▼
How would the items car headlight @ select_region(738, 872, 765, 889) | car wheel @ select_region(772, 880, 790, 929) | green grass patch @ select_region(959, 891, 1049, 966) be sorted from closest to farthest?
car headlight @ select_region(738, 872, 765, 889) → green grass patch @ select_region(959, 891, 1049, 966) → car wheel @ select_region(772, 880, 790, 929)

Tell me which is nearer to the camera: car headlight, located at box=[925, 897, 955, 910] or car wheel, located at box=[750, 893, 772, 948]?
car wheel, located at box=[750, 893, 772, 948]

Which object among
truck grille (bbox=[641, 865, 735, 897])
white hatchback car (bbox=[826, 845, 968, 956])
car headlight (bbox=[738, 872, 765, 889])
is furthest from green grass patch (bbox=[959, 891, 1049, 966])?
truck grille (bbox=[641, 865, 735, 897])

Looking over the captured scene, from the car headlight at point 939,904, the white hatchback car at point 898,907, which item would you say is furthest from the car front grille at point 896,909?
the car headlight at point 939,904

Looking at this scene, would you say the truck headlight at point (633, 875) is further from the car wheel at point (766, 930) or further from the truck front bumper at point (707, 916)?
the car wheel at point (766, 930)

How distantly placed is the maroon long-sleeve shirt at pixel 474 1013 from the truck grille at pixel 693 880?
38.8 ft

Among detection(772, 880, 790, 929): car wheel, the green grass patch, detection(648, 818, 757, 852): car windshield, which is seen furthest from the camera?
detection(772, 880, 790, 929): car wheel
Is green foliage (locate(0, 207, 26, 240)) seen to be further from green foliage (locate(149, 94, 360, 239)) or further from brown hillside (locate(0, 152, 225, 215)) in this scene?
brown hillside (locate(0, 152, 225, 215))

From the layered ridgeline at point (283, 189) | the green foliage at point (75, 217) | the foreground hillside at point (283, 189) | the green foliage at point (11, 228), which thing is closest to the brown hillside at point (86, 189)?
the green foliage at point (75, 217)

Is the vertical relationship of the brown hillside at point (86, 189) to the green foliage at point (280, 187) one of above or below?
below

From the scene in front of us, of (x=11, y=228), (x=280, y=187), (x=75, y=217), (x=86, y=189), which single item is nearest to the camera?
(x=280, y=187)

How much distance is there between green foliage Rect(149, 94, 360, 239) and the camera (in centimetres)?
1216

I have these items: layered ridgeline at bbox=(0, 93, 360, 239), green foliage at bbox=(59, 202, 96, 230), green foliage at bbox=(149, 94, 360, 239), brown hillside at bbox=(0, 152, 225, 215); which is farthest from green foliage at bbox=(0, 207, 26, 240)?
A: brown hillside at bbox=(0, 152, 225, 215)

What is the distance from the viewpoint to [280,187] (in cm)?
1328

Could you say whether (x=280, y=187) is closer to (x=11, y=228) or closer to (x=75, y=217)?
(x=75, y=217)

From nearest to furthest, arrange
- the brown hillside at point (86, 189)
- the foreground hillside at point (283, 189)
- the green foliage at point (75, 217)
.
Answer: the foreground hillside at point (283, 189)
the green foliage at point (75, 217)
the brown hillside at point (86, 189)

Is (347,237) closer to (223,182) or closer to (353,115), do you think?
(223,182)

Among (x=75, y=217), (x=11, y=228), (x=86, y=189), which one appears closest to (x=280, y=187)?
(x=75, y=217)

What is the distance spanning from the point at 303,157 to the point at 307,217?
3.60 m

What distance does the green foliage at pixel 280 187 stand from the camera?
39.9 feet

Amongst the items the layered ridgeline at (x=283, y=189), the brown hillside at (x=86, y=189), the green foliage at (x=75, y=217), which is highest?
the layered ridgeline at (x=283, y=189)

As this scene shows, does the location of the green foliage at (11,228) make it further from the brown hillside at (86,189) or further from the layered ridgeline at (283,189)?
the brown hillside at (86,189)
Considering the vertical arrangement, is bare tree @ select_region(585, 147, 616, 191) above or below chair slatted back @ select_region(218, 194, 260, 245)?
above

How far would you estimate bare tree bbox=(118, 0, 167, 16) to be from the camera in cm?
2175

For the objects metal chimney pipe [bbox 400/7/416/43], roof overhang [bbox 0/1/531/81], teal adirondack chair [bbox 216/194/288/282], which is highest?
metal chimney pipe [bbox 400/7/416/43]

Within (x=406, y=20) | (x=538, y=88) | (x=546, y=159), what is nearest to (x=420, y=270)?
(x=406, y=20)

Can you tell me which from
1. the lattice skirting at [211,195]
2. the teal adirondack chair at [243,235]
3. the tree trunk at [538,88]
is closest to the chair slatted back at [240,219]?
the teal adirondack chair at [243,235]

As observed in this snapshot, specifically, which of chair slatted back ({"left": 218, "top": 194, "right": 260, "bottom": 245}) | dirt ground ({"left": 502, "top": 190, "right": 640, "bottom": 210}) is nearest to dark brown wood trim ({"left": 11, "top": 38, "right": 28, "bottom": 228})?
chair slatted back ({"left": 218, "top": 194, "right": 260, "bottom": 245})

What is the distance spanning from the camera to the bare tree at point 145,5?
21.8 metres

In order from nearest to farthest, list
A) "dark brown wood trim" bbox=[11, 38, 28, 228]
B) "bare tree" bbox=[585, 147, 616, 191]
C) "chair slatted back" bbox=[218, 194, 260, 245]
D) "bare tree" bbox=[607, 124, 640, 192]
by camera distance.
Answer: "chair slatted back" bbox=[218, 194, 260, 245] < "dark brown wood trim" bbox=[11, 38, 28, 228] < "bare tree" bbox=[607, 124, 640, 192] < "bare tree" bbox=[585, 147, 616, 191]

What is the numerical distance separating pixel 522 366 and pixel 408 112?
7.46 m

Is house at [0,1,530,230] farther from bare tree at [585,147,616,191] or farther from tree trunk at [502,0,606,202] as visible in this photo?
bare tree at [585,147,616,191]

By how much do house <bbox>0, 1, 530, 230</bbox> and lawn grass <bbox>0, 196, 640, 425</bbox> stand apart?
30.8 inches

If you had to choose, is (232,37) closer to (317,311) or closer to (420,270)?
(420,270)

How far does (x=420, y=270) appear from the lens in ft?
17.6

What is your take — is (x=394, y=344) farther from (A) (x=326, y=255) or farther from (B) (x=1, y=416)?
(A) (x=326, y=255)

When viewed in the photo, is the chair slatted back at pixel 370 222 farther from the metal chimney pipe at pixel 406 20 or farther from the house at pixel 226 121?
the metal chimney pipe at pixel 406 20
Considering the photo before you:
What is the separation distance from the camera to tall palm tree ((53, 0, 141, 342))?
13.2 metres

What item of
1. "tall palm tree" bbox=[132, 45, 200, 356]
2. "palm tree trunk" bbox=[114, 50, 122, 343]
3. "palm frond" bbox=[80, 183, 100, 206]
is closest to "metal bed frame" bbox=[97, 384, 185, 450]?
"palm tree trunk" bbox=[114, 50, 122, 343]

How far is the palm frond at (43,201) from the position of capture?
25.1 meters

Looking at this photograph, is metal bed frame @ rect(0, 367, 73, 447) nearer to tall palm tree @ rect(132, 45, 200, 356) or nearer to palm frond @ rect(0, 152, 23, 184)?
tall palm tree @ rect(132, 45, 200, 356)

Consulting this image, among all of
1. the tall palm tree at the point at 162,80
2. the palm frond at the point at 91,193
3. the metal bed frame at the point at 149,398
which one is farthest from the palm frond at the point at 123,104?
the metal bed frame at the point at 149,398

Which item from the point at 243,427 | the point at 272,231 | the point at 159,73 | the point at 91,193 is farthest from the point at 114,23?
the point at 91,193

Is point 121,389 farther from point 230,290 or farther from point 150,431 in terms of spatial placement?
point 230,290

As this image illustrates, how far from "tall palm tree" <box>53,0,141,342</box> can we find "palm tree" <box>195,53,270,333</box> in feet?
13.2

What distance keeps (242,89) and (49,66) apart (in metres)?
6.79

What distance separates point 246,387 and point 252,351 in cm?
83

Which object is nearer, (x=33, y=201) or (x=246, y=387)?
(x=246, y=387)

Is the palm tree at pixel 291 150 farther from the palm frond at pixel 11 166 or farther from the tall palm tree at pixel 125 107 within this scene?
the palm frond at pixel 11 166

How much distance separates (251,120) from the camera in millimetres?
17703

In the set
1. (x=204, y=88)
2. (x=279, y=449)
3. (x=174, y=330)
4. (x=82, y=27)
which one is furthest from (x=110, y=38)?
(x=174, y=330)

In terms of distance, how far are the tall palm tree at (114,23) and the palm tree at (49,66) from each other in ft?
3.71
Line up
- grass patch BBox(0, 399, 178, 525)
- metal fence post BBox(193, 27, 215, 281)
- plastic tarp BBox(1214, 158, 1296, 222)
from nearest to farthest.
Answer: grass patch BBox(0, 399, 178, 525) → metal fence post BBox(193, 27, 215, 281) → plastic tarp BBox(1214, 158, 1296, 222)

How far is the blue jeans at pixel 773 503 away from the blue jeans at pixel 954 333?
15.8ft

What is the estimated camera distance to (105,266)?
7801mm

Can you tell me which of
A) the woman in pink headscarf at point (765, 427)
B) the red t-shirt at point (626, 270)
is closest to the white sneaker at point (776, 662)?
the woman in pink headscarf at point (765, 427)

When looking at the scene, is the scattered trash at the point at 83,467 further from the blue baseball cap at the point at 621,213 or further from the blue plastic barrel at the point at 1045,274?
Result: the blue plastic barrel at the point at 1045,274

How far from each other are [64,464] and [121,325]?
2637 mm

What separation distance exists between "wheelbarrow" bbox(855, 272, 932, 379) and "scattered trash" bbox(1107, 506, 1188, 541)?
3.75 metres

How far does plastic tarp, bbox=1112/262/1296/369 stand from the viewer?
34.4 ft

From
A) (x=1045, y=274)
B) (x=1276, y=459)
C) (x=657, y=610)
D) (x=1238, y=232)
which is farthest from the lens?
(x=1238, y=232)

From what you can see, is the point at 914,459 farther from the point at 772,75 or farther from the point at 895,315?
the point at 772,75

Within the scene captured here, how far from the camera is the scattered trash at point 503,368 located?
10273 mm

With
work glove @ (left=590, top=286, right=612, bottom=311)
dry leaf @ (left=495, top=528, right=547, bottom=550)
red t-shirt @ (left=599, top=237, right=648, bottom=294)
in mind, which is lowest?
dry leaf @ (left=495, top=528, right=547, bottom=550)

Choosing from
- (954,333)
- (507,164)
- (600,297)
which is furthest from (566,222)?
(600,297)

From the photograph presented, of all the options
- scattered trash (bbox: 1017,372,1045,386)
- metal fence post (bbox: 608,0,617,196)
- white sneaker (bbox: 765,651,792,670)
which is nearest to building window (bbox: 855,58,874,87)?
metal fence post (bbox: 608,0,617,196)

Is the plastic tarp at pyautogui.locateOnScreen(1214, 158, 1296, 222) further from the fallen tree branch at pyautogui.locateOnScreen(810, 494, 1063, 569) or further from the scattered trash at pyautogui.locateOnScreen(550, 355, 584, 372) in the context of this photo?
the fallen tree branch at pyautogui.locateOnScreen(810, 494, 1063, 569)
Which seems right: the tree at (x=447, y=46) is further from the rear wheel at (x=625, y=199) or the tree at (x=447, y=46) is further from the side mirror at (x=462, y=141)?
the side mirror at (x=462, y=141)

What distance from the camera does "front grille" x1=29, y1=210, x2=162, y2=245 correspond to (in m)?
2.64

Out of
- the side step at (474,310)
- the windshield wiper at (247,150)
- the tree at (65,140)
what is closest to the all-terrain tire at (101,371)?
▲
• [Your instructions]: Rewrite the records from the line containing "Within (x=406, y=20)" down to the line containing "21.8 metres", with "dirt ground" swapped for "dirt path" and nothing else changed.

• [Correct answer]:
Within (x=406, y=20) | (x=538, y=88) | (x=546, y=159), what is nearest to (x=420, y=270)?
(x=406, y=20)

Can you tell me which from
1. the lattice skirting at [211,195]
2. the teal adirondack chair at [243,235]
3. the tree trunk at [538,88]
is closest to the chair slatted back at [240,219]?
the teal adirondack chair at [243,235]

As observed in this snapshot, specifically, which of chair slatted back ({"left": 218, "top": 194, "right": 260, "bottom": 245}) | dirt path ({"left": 502, "top": 190, "right": 640, "bottom": 210}) is nearest to dark brown wood trim ({"left": 11, "top": 38, "right": 28, "bottom": 228})?
chair slatted back ({"left": 218, "top": 194, "right": 260, "bottom": 245})

What is the distance spanning from the camera to the bare tree at point 145,5?
21.8 metres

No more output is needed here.